Results come back faster.
Because the search processing is offloaded to Swiftype’s servers, your WordPress host is no longer taxed with serving the “LIKE” queries that would be typically be required. “LIKE” queries are also very difficult to serve at scale — as you get more posts, not only do your searches get slower, but your entire website gets slower as queries take much longer to execute. This is difficult both for website owners and for their web hosts. Swiftype was built specifically to serve search queries at high scale. This is critical for large deployments of WordPress that we specialize in at WP Engine.
Website owners can learn about their users.
Because searches are relayed to the Swiftype servers, it’s easy for them to collect usage analytics for you to view in the Swiftype dashboard. By default Swiftype will tell you your most common searches and your most common search that don’t return any results. You can use these reports to tune your content and refine results.
Ability to customize their search experience.
Beyond improving the default search relevance algorithm, the Swiftype dashboard also allows website owners to manually curate result sets for any keywords they choose. Swiftype provides a drag-and-drop interface for curating result sets, and any changes you make in the Swiftype dashboard are immediately reflected in the results rendered on your website. It’s common for website owners to look through their analytics and customize the results for their most popular keywords, and then let the default relevance algorithm handle the rest.
Part of what makes Swiftype stand out above the rest is that it has an additional layer of software built on top of it that allows users to manipulate the search experience on their website entirely through their dashboard. No coding is required. In the end you get a search feature that is more useful, faster, and requires fewer server resources.

• What this exercise asks:
a - Decide whether each statement agrees with the passage about Swiftype search, answering yes or no and quoting the words that settle it: (i) Search processing is handled on Swiftype's servers instead of the WordPress host. (ii) Customizing search results through the dashboard requires some coding. (iii) Changes made in the Swiftype dashboard take time before they appear on the website.
b - Copy from the passage about Swiftype search the part that opens with the words containing "Because searches are" and closes with "and refine results.".

(Records contained in a dataset)
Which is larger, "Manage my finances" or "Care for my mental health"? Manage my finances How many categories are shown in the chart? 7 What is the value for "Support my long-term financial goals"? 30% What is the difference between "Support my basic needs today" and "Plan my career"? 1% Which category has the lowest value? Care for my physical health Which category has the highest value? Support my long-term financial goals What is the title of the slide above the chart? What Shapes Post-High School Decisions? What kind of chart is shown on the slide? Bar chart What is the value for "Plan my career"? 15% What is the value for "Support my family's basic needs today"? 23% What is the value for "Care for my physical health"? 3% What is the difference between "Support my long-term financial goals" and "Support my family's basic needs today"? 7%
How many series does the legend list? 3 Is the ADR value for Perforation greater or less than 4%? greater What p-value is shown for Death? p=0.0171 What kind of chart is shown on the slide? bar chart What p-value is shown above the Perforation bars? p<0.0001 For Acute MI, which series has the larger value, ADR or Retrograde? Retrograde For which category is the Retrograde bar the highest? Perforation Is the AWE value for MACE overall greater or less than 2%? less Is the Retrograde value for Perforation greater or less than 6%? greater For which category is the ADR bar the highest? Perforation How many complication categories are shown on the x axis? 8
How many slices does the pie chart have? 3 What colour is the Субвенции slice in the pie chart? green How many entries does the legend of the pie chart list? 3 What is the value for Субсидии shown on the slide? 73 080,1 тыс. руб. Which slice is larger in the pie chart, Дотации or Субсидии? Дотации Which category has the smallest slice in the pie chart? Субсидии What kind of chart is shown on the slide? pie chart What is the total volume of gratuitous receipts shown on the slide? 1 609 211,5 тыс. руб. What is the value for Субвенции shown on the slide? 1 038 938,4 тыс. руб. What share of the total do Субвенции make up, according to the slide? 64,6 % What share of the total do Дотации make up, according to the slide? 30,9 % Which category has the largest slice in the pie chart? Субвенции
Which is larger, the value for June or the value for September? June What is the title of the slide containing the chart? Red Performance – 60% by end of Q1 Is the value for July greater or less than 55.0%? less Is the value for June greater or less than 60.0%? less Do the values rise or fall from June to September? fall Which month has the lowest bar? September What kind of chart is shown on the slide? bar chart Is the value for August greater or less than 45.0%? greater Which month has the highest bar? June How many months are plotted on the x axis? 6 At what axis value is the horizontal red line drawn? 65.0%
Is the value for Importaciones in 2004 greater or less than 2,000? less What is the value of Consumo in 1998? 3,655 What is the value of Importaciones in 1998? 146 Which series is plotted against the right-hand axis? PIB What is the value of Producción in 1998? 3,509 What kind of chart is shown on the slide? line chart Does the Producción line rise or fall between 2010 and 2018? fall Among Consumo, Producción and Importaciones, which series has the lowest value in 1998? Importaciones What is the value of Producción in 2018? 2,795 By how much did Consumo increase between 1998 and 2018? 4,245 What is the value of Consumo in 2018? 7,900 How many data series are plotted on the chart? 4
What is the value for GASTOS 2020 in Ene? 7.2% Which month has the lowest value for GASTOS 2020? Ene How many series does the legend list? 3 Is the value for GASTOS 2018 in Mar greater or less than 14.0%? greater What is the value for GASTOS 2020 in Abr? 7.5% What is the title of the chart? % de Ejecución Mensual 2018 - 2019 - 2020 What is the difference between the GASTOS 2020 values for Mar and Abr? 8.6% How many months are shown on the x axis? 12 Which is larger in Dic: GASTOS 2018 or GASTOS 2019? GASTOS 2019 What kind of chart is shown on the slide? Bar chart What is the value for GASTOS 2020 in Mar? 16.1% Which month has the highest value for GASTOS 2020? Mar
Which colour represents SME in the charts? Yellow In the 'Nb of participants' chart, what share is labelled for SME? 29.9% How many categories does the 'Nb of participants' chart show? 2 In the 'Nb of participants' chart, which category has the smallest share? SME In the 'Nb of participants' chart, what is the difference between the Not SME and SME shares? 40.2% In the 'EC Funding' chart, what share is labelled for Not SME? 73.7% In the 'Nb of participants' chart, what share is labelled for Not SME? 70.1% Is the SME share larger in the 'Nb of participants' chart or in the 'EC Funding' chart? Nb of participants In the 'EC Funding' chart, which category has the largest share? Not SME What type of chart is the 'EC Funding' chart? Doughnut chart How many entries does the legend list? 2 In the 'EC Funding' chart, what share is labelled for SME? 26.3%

• Solutions:
a -
(i) Yes: "Because the search processing is offloaded to Swiftype’s servers"
(ii) No: "No coding is required."
(iii) No: "any changes you make in the Swiftype dashboard are immediately reflected in the results rendered on your website"

b -
Because searches are relayed to the Swiftype servers, it’s easy for them to collect usage analytics for you to view in the Swiftype dashboard. By default Swiftype will tell you your most common searches and your most common search that don’t return any results. You can use these reports to tune your content and refine results.